Become aware of how your choices impact your actions, feelings, and outcomes. Like, when you talk to yourself that way, it feels bad. Choose to admit that when you watch too much TV, you are responsible for not having enough time to spend with the kids, or your new passion, or to get your laundry done. And, choose to realize that when you do take the time to meditate or pray, do yoga, take a walk, that you feel refreshed, energized, and satisfied that you did something to serve yourself. These are just a few small examples of how what you choose impacts your outcomes and your feelings. Recognize the choices you make that serve you and those that don’t.
As more awareness is brought into your mind about your choices, the more you will be able to discern the direct relationship between your results to your choices. This should not be an attempt to beat yourself up when you make a choice that slips back into unconscious behavior or that you feel might have been better. In fact, you should be appreciative and encouraged that you have the sense of awareness at all! More awareness expands the possibilities of choice, and begins to close the gap of separateness to ALL.

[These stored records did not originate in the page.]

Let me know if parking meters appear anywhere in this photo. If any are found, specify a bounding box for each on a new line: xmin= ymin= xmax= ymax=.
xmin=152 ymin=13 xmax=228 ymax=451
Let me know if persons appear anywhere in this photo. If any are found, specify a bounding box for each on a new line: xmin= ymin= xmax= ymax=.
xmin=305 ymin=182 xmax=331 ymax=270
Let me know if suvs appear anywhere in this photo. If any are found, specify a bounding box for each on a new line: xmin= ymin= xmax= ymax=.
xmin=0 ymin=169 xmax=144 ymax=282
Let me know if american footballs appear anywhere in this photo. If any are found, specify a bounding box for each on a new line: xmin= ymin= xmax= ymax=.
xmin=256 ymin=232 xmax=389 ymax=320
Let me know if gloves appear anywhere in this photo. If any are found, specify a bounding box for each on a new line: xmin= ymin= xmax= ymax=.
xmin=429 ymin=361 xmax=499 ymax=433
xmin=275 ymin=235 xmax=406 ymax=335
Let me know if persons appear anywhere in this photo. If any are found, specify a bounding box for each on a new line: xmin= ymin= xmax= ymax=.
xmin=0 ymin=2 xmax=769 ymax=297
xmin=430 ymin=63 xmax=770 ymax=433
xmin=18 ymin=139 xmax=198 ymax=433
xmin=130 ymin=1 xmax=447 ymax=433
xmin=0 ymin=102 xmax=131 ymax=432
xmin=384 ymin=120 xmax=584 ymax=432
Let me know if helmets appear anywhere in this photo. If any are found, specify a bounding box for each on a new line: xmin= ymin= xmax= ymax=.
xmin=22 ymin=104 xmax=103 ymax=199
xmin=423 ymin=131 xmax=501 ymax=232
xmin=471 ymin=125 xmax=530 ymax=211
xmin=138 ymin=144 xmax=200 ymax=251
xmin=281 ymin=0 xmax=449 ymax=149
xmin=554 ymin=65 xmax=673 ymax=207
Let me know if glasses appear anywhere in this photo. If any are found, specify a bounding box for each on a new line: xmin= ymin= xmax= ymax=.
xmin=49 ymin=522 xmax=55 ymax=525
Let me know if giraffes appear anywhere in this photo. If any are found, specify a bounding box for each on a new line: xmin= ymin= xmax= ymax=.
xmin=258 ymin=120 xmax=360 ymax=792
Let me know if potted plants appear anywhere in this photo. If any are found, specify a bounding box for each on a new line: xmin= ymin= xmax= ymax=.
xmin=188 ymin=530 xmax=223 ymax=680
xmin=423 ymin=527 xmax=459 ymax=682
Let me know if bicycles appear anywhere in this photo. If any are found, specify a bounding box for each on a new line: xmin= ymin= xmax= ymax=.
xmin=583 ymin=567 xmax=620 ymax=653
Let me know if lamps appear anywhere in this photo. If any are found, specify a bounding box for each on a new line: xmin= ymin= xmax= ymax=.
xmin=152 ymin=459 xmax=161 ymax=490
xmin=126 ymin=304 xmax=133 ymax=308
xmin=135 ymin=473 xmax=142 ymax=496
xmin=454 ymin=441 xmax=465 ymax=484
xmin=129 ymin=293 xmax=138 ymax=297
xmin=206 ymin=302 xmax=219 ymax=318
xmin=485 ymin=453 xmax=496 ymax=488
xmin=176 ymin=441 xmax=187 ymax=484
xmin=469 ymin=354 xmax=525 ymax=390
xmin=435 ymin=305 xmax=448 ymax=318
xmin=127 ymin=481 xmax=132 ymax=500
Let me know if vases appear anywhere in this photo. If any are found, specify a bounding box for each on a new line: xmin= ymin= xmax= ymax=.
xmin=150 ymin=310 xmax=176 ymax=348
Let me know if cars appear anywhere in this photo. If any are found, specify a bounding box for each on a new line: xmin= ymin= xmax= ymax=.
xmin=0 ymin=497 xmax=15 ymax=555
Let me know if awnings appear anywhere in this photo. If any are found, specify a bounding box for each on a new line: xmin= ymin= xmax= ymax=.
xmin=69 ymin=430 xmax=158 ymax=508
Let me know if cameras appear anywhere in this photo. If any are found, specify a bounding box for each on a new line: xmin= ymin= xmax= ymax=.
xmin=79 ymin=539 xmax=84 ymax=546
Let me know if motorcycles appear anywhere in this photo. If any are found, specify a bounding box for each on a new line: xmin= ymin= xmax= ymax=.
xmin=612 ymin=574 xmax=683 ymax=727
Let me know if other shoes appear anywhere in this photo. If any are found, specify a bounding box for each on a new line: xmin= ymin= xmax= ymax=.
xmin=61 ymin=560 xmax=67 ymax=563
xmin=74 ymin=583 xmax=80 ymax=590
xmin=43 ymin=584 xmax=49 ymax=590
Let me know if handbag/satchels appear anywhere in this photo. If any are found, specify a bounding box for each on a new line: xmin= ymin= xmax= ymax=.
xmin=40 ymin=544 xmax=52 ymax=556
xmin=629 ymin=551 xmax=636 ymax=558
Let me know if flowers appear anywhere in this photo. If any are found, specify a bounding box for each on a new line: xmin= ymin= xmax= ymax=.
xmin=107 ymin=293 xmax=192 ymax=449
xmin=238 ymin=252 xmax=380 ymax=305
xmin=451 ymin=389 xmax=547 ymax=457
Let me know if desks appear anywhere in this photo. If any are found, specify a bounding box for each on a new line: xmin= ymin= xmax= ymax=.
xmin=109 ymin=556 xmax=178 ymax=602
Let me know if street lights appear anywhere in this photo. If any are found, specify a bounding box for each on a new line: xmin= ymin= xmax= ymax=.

The idea of choice, as a fundamental divine right, is also a connecting point between the human and the spiritual self. If we did not have the gift of choice, how could we ever choose a path to enlightened living and purpose? Not being able to direct our own path, (like to choose enlightened living and connecting to Universal Laws), would mean that we are nothing more than really fancy robots. If all we have is our conditioned, biological, and instinctive nature, then we are barely more advanced than our primitive cousins. But we know deep down, that there is much more to us than what we can see. So much more.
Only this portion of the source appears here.